Quelles sont vos priorités ?
Les problèmes sont si complexes et imbriqués que je serais tenté de dire que tout devient prioritaire. Mais il y a deux axes essentiels qui vont guider nos actions : la sécurité et la biodiversité.

La sécurité… Que peut-on faire de plus après toutes les campagnes que vous avez menées dans le département ?
C’est un sujet sans fin car il est remis en jeu à chaque saison, je dirais même à chaque battue, à chaque partie de chasse. Elle demande une concentration et une attention extrême de tous les instants et à tous les niveaux.
Le premier niveau, essentiel, est le comportement individuel et collectif sur le terrain. Je le répète sans cesse : il n’y a pas de fatalité. Très peu d’incidents sont dus au hasard ou à “pas de chance”.
Je reste intransigeant devant le respect des règles et une fois de plus, je le redis aux présidents d’ACCA, ceux qui ne les respectent pas n’ont rien à faire parmi nous. La Fédération soutiendra toujours les présidents d’ACCA ou de sociétés de chasse lorsqu’il s’agira de prendre la décision d’évincer d’une battue tous ceux qui n’ont pas un comportement irréprochable en la matière.
Ensuite, il y a l’aspect formation que nous menons au niveau de la FDC66. Bien avant la nouvelle loi sur la chasse, nous organisions déjà des sessions sur la sécurité, en plus de celles dispensées lors de l’examen du permis. Aujourd’hui, la loi les rend obligatoires pour tous les chasseurs tous les 10 ans.
C’est une bonne chose. Nous allons de notre côté proposer des formations complémentaires “Sécurité” à destination des présidents d’ACCA et des chefs de battue.
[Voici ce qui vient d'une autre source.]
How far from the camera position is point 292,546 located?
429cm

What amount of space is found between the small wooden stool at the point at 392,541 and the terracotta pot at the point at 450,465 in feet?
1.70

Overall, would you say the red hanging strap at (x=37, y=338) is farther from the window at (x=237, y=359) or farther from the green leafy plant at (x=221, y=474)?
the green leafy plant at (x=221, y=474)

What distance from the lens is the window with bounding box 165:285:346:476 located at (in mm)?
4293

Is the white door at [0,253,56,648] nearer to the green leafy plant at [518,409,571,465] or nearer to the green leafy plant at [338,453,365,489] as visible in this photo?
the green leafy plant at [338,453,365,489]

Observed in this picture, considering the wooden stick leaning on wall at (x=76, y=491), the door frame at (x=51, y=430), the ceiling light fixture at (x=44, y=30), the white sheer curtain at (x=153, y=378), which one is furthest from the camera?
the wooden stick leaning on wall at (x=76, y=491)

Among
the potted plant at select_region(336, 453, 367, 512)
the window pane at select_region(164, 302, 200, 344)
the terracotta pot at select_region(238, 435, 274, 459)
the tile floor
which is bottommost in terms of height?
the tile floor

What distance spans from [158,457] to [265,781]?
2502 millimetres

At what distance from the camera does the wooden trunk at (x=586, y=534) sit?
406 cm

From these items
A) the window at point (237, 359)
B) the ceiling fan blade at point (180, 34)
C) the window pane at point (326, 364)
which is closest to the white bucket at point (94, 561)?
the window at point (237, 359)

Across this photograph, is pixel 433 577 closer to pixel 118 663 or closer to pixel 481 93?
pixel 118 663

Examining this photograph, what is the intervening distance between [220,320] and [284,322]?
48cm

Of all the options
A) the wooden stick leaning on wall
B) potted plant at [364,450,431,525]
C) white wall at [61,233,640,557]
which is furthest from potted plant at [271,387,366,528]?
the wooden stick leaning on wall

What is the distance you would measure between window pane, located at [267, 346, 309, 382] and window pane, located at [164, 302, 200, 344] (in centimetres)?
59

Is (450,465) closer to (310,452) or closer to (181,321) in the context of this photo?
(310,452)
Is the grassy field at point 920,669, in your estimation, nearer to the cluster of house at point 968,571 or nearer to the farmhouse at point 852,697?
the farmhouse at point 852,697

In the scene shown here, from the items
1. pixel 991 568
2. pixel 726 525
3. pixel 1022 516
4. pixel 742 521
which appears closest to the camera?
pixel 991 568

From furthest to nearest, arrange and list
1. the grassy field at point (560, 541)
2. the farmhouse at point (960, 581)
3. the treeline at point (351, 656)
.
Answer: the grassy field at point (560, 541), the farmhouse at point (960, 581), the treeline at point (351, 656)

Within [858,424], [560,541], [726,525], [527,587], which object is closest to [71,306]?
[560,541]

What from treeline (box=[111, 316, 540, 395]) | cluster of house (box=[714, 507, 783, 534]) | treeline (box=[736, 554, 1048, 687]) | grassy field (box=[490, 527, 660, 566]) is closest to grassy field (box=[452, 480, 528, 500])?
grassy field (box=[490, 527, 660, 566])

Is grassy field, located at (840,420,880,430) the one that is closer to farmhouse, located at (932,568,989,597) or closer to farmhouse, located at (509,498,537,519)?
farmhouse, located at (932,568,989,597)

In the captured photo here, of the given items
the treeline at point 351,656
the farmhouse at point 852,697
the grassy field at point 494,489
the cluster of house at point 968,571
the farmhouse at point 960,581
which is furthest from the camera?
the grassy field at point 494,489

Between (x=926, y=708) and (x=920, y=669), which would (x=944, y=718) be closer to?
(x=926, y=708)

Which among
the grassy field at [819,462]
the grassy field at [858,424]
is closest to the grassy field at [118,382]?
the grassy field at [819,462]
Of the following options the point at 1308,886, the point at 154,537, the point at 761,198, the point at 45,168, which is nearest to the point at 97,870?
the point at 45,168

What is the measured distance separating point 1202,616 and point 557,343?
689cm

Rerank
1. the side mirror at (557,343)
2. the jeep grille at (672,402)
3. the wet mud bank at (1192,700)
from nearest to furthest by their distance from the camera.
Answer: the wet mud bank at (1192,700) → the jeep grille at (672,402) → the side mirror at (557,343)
Vous pouvez mesurer les résultats obtenus ?
Le dernier rapport de l’OFB confirme la tendance à la baisse des incidents observés depuis 20 ans. De plus de 200 incidents en 2001, nous sommes passés à 90 la dernière saison sur toute la France, dont 8 mortels. Statistiquement, c’est très peu quand on les rapproche des accidents dans d’autres activités de nature, mais c’est 8 de trop (dont 2 non chasseurs) et on ne peut pas s’en contenter.

Le 2e axe que vous pointez : la biodiversité.
C’est là encore un sujet prioritaire qui engage notre avenir. Je sais que ce mot est mis à toutes les sauces et qu’il peut même finir par en agacer certains quand il sort de la bouche de nos opposants. Mais c’est un sujet qui nous incombe prioritairement, nous, chasseurs, car la biodiversité, nous en sommes les sentinelles, les protecteurs depuis que la chasse existe !
Personne mieux que nous n’est confronté directement à l’évolution des milieux, à la nécessité de l’équilibre des espèces, à la protection de leur habitat pour conserver la richesse de notre faune et de notre flore. Et je parle là des espèces chassables et non chassables, car la nature ne se découpe pas en morceaux, tout est lié.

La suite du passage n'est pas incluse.